Passage provided:
◆ ◆ ◆

Conclusions: The nm23-H1 protein may be an important prognostic factor in PTCL-NOS. Because our results suggested that nm23-HI is produced by lymphoma cells, we expect to see the development of new treatments targeting nm23 overexpression. Clin Cancer Res; 17(9); 2893–9. ©2011 AACR.

Translational Relevance

There have been few reports on biological prognostic factors of peripheral T-cell lymphoma, not otherwise specified (PTCL-NOS). Therefore, there are few indexes that can be used to decide whether to carry out autologous hematopoietic stem cell transplantation (AHSCT) after high-dose chemotherapy or only chemotherapies. Therefore, a study on nm23-H1 expression is important when treatment strategies such as AHSCT for nm23-H1 overexpression in PTCL-NOS are being considered.

◆ ◆ ◆

Your tasks:
- 1) Decide whether each statement below agrees with the nm23-H1 passage above. Mark each yes or no and quote the passage's deciding words.
(a) Many reports exist on biological prognostic factors of PTCL-NOS.
(b) The nm23-H1 protein may be an important prognostic factor in PTCL-NOS.
(c) AHSCT is described as being carried out before high-dose chemotherapy.
- 2) Please continue the nm23-H1 passage above, starting after its last sentence.

◆ ◆ ◆

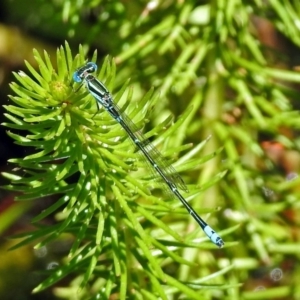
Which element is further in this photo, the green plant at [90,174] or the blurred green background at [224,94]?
the blurred green background at [224,94]

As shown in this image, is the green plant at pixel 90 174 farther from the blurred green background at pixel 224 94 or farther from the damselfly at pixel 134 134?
the blurred green background at pixel 224 94

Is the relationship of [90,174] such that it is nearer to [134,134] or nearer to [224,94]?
[134,134]

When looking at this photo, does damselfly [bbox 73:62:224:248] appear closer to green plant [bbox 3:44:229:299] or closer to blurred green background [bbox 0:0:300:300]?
green plant [bbox 3:44:229:299]

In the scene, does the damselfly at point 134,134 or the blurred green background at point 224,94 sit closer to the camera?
the damselfly at point 134,134

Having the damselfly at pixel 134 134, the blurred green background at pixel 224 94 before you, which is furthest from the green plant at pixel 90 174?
the blurred green background at pixel 224 94

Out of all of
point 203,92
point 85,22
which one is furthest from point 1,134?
point 203,92

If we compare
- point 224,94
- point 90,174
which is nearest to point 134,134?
point 90,174

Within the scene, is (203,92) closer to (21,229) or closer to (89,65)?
(89,65)
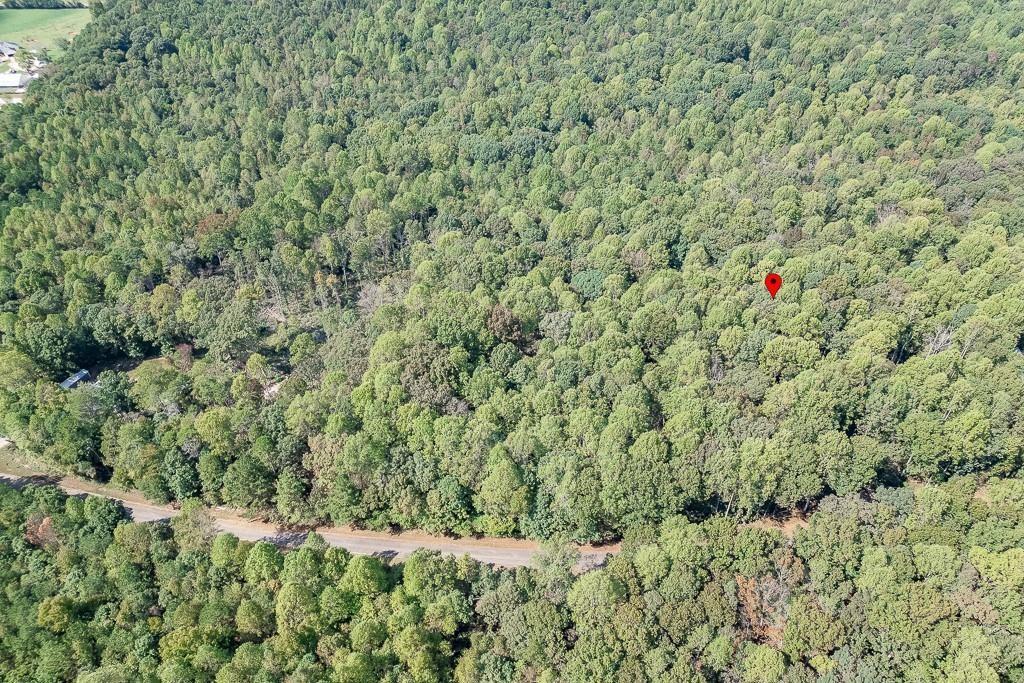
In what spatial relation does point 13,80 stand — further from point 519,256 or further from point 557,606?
point 557,606

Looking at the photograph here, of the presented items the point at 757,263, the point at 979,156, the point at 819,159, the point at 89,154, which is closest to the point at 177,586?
the point at 757,263

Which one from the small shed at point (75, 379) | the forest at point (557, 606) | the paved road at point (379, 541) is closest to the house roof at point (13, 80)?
the small shed at point (75, 379)

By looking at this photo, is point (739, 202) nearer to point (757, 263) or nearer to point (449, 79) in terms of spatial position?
point (757, 263)

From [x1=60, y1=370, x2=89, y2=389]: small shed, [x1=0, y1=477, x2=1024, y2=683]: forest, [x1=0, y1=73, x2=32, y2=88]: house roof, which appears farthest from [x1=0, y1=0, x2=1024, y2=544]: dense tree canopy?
[x1=0, y1=73, x2=32, y2=88]: house roof

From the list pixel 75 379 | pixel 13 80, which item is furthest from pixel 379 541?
pixel 13 80

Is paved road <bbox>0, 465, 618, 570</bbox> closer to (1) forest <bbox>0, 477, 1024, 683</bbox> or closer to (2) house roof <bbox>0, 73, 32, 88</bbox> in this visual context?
(1) forest <bbox>0, 477, 1024, 683</bbox>

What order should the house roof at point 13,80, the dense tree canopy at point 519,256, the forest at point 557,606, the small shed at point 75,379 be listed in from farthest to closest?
the house roof at point 13,80, the small shed at point 75,379, the dense tree canopy at point 519,256, the forest at point 557,606

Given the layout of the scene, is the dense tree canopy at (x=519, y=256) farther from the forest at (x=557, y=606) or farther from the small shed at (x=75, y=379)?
the forest at (x=557, y=606)
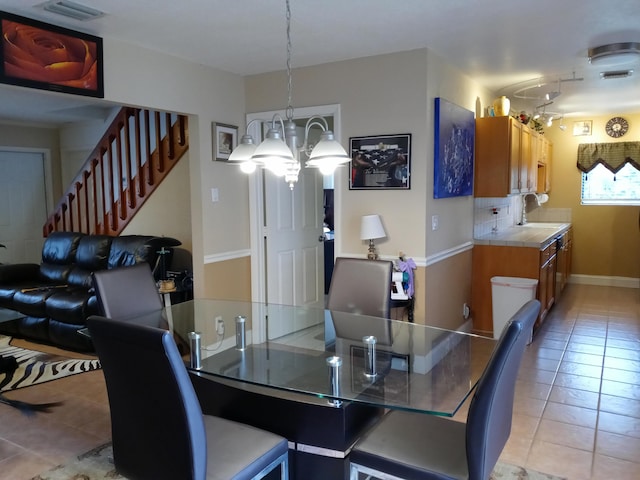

◆ ◆ ◆

Numbered answers:
- 1)
(a) No: "There have been few reports on biological prognostic factors of peripheral T-cell lymphoma, not otherwise specified (PTCL-NOS)."
(b) Yes: "The nm23-H1 protein may be an important prognostic factor in PTCL-NOS."
(c) No: "autologous hematopoietic stem cell transplantation (AHSCT) after high-dose chemotherapy"

- 2)
In addition, there are a few effective treatments of PTCL-NOS at present. Therefore, for PTCL-NOS with high nm23-H1 expression, the development of treatments that target nm23-H1 and neighboring molecules is needed.

Peripheral T-cell lymphoma, not otherwise specified (PTCL-NOS), is relatively rare, accounting for only 10% to 15% of non–Hodgkin's lymphomas (1, 2), and has heterogeneous clinical, histologic, immunophenotypic, cytogenetic, and molecular features. The international prognostic index (IPI; ref. 3) is generally used as a prognostic factor. The IPI may be used in PTCL-NOS patients for risk stratification to identify patients for clinical trials. Recently, Gallamini and colleagues (4) analyzed patients with PTCL-NOS and proposed a new prognostic index for T-cell lymphoma (PIT) including age, performance status (PS), lactate dehydrogenase (LDH) level, and bone marrow (BM) involvement. This PIT model could identify 4 groups of patients with different outcomes and had overall superior predictive capacity compared with the IPI.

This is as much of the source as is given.